- What to work on:
1. In the post on Jewish theology, rewrite the paragraph beginning "For example: Heschel arranges" as a short list that keeps its main facts.
2. Return the passage of the post on Jewish theology from "Tuesday, June 17, 2025" to "each thinker’s flowchart.", copied word for word.
3. List every person named in the post on Jewish theology.

Tuesday, June 17, 2025

To Understand and Discern – להבין ולהשכיל

In his article “The Problem of the Form of a Jewish Theology,” our teacher Rabbi Dr. Borowitz likened doing Jewish theology to arranging items on a flowchart. He argued: When you examine what Heschel, or Kaplan, or Buber has to say about God, we find that they are all quite similar. The interesting differences between them become apparent only when we zoom out, and look to see where God fits among the other elements on each thinker’s flowchart. 

For example: Heschel arranges the elements thus: God → Torah → Jewish people. That is, God reveals the Torah to the Jewish people. Another thinker (Leo Baeck) arranges things differently: God → Jewish people → Torah. That is, God’s universal ethics are filtered through the particular lens of the Jewish people in order to produce the Torah. [1]

I’d like to make the case here for a flowchart that is informed by Kaplan: Jewish people → Torah → God. That is, the Jewish people has recorded our best (and sometimes our prickliest) ideas in our Torah tradition, which allows us to reach towards the divine.

- Data section:
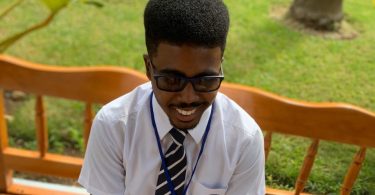 Two Jamaican Students Win in CARICOM Inaugural Essay Writing Competition - Jerome Samuels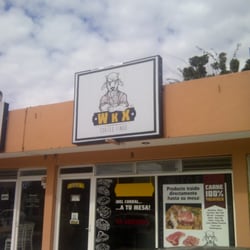 WKX Boutique de Carnes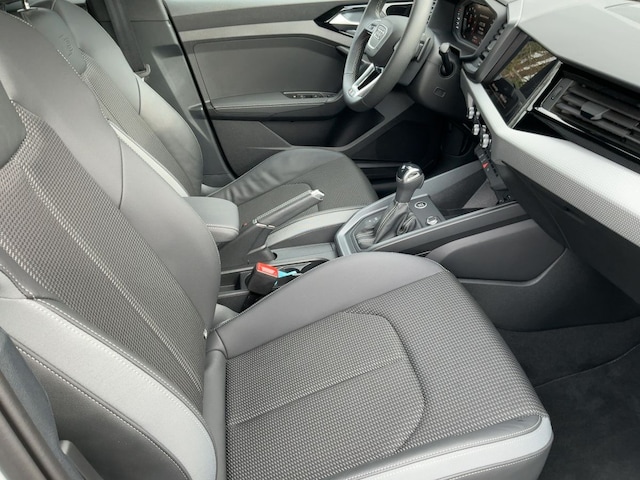 Audi A1 30 TFSI Allstreet S-Tronic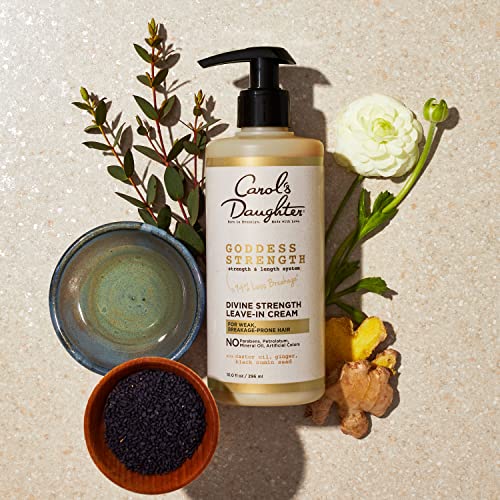 4C Hair Moisturizing Conditioner for Curly Hair - Image 11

- Outputs by task:
1.
- Heschel: God → Torah → Jewish people (God reveals the Torah to the Jewish people).
- Leo Baeck: God → Jewish people → Torah (God's universal ethics are filtered through the particular lens of the Jewish people to produce the Torah).

2.
Tuesday, June 17, 2025

To Understand and Discern – להבין ולהשכיל

In his article “The Problem of the Form of a Jewish Theology,” our teacher Rabbi Dr. Borowitz likened doing Jewish theology to arranging items on a flowchart. He argued: When you examine what Heschel, or Kaplan, or Buber has to say about God, we find that they are all quite similar. The interesting differences between them become apparent only when we zoom out, and look to see where God fits among the other elements on each thinker’s flowchart.

3.
- Rabbi Dr. Borowitz
- Heschel
- Kaplan
- Buber
- Leo Baeck